Escambia County Sheriff Foundation

AMENDED AND RESTATED CONSTITUTION AND BYLAWS OF ESCAMBIA COUNTY SHERIFF FOUNDATION

This Amended and Restated Bylaws of Escambia County Sheriff Foundation, is made and entered into by and between the Board of Directors of said corporation effective as of Date and amends, restates, and supersedes any existing Bylaws of said corporation.

PREAMBLE

Be it resolved, that we solemnly pledge ourselves to sustain the officer in the discharge of their duties and hold ourselves bound in honor to conform to and abide by, in every respect, the following Constitution and Bylaws.

ARTICLE I – NAME AND PURPOSE

Section 1.         Name. The name of this not for profit corporation is ESCAMBIA COUNTY SHERIFF FOUNDATION, hereinafter to be referred to as Organization)

Section 2. Purpose. The purpose and objectives of this organization shall be to foster engagement between Escambia County citizens and the Escambia County Sheriff s Office and to support Escambia County Sheriffs employees and their families in times of need. Upon dissolution of this Organization, the remaining assets must be used exclusively for exempt purposes, such as charitable, religious, educational, scientific purposes or donated to another 501 (c) (3) organization.

ARTICLE II – BOARD OF DIRECTORS

Section 1.    General Powers.  The Board of Directors shall have the general power to manage and control the affairs and property of the Organization, and shall have full power, by majority vote of the board, to adopt rules and regulations governing the action of the Board of Directors.

Section 2.    Number of Directors.  The governing body of this corporation shall be its Board of Directors.  The Board of Directors will be comprised of a minimum of fifteen (15) members and a maximum of thirty (30) members.

Section 4. Election and Term.  Directors shall serve for a term of three (3) years or until qualified successors are elected.  Directors shall be elected by the members of the corporation at a regularly scheduled meeting and assume duties after the completion of a Board orientation.  No member of the Board of Directors shall serve more than six (6) consecutive years unless subsequent terms are unanimously approved by the Executive Committee or by a majority vote of the Board of Directors.

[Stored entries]

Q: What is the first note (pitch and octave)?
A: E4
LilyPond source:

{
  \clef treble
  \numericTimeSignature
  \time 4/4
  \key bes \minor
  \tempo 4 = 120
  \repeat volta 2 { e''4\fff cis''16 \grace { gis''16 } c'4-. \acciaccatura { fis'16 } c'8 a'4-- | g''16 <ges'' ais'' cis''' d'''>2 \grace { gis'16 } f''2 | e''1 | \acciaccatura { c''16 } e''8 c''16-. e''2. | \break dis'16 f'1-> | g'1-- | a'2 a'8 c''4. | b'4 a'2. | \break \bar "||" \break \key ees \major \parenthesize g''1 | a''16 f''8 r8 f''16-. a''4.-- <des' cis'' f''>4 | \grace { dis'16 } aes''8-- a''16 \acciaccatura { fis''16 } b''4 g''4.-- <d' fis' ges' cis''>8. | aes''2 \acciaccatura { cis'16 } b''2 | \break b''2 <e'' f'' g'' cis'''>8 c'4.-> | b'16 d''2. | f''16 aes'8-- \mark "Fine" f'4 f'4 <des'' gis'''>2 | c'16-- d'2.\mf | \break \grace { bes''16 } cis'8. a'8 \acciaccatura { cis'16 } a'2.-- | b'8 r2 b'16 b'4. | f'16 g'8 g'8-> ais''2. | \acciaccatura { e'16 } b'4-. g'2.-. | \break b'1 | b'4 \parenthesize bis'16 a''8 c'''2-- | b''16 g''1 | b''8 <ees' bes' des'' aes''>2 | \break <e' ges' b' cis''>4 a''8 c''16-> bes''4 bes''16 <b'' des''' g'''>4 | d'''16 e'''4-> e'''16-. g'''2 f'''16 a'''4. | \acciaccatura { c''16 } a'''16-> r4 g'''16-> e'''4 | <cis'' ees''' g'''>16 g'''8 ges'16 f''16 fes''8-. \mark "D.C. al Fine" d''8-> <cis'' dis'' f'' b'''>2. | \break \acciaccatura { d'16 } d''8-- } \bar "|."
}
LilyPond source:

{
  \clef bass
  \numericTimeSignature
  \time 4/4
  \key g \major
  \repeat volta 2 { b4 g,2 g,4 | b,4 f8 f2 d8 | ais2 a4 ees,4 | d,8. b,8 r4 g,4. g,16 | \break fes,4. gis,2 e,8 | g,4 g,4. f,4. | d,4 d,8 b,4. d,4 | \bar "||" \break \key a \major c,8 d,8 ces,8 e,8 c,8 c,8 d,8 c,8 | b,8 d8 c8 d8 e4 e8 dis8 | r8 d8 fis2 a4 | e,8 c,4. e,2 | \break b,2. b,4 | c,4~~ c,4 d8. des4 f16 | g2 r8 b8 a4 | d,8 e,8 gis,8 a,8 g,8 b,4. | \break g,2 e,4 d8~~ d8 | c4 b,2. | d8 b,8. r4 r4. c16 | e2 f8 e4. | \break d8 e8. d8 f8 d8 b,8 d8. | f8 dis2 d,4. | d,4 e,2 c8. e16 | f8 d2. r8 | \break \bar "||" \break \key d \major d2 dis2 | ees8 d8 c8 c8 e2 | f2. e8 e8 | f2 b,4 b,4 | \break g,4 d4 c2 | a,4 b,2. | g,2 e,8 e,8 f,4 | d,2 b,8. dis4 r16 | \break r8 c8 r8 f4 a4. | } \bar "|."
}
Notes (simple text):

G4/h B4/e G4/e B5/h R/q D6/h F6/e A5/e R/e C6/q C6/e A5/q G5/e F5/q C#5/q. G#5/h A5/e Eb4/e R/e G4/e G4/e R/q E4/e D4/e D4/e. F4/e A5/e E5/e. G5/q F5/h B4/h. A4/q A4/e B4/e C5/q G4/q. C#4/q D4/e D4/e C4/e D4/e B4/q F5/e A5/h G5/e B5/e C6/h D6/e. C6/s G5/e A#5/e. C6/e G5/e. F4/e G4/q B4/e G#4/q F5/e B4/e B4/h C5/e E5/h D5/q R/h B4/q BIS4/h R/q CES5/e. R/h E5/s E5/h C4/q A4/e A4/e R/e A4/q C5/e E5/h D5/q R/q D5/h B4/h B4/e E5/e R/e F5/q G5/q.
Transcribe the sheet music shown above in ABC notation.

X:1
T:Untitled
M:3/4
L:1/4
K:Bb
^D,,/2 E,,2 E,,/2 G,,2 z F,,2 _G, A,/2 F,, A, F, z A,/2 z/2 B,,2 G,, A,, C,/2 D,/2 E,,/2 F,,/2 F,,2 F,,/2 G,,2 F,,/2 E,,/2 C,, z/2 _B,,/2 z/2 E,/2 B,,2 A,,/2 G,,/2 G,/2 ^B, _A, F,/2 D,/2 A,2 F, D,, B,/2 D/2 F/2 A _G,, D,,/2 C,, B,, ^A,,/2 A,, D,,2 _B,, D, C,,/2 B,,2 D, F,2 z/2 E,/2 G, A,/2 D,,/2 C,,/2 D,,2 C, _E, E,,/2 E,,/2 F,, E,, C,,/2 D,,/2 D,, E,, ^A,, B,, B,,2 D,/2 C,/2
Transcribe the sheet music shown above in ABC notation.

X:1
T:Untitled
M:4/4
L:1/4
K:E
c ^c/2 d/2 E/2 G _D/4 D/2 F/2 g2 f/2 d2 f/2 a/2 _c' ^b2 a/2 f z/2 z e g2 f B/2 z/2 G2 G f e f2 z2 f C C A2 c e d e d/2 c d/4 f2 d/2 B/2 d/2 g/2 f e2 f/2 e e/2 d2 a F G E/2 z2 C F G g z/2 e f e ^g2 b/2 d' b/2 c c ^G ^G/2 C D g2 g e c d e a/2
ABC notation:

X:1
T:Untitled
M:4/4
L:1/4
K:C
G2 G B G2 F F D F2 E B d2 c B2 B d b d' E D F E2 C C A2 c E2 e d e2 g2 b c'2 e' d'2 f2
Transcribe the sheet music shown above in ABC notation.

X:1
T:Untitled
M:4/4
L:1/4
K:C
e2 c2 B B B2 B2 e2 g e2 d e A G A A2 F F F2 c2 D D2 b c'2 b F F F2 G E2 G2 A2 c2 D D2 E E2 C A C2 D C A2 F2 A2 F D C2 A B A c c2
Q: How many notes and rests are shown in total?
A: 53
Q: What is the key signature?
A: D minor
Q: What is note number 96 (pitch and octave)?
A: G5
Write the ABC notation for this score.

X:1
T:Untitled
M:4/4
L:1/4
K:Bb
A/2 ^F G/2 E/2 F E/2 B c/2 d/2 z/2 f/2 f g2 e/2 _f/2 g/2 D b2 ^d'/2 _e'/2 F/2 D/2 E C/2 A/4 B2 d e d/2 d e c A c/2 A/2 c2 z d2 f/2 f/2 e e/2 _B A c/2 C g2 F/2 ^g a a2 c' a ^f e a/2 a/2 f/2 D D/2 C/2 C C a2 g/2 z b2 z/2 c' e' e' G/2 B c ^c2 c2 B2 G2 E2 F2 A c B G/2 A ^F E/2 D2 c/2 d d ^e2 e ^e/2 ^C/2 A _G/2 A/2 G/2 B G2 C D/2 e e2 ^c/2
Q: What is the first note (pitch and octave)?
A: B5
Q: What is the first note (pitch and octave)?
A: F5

Jobs:
a – List the exempt purposes that the bylaws excerpt names for using the remaining assets after the Organization dissolves.
b – In the bylaws excerpt, switch "property" to "assets" and write out the passage between "ARTICLE II –" and "thirty (30) members.", inclusive.

Expected results:
a – charitable, religious, educational, scientific

b –
ARTICLE II – BOARD OF DIRECTORS

Section 1.    General Powers.  The Board of Directors shall have the general power to manage and control the affairs and assets of the Organization, and shall have full power, by majority vote of the board, to adopt rules and regulations governing the action of the Board of Directors.

Section 2.    Number of Directors.  The governing body of this corporation shall be its Board of Directors.  The Board of Directors will be comprised of a minimum of fifteen (15) members and a maximum of thirty (30) members.